If you think about it, growth is a tricky subject that is not white or black. You can’t just say “let’s grow that thing to infinity!” without thinking of logistics.
Slow growth can be problematic if you want massive adoption within a short time frame.
Fast growth can cause other problems, such as scalability, and adoption by unaware and ill-informed people can also be a problem as they will use your “product” (whatever it is) in ways that may not be intended and that could break the whole thing, causing the collapse of the system either socially or technically.
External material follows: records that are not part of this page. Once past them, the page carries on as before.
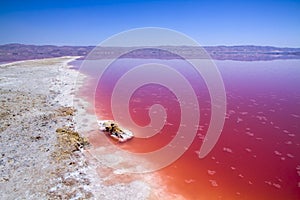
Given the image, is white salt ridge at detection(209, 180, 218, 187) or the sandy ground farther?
white salt ridge at detection(209, 180, 218, 187)

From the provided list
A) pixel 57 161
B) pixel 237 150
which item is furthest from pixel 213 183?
pixel 57 161

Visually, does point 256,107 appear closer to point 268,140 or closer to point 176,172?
point 268,140

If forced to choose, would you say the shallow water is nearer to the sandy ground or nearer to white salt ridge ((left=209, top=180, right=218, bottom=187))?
white salt ridge ((left=209, top=180, right=218, bottom=187))

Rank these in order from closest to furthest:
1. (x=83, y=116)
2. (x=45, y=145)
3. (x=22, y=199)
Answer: (x=22, y=199) < (x=45, y=145) < (x=83, y=116)

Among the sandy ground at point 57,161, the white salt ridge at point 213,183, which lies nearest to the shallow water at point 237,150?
the white salt ridge at point 213,183

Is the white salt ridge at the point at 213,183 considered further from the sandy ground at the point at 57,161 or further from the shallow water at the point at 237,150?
the sandy ground at the point at 57,161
So yes, you may be anxious that the current growth is slow: you see 370 members, and for sure that is a low number, but by looking at the absolute number, we tend to forget that for the last few months, the Wot has grown at a steady rate of 20+% per month, which is a very solid growth, from my point of view. If it goes on like this, we could reach almost 10k members in a year. And when you think about it, if we were stressing the parameters of the Wot to the extreme, where every single member would emit 6 certifications per month (that’s the current maximum), the Wot would grow at a crazy rate of 220% per month, leading to a 2+ million members in a year (in fact, it couldn’t grow exactly that fast because of other rules such as the distance rule, but I just wanted to show that incredibly fast growth is still possible with the current Wot parameters).
Some people would probably like to see that scenario happen, thinking “wow if it goes like this, then we - the people - win the battle!”. But that’s probably an overly confident point of view.
Here is one simple objection: the number of developers needed for a project to be sustainable is directly related to the number of users. One single developer can obviously not handle a million users. You’ll argue that with a million users, more developers would join. The problem is the race between the learning curve of new developers coming in and the growth rate of the user base. If users come in at a rate that is too fast, the current developers cannot handle both the user demands and the training needs of the new developers that come in, and the whole project is at risk of collapsing technically, which indeed would be very bad.
So it seems that the current Wot is actually a very good compromise: it does allow solid and steady growth (at least so far), which is a prerequisite for the longevity of the project.
Of course, it is frustrating for people who don’t already know 5 members, as they can’t get in right now. They either need to be patient, either need to make some efforts by either go and visit existing members (who also move around), either by creating their own local currency, as long as they are ready to maintain it themselves. So they are not “excluded” per se, but as always, freedom doesn’t come for free.
As for your suggestion of “including people in the system before they are included”, that supposes that they emit currency units, which then could go into the economy. What happens if these people were not legit in the first place? This also opens the road to “massive spamming”, and could be very dangerous for the currency. I believe your idea was to disallow these units to be spent, so they would remain on that person’s account until that person is certified. But then, how can we count the current money mass? This is a critical point since the DU itself depends on the money mass.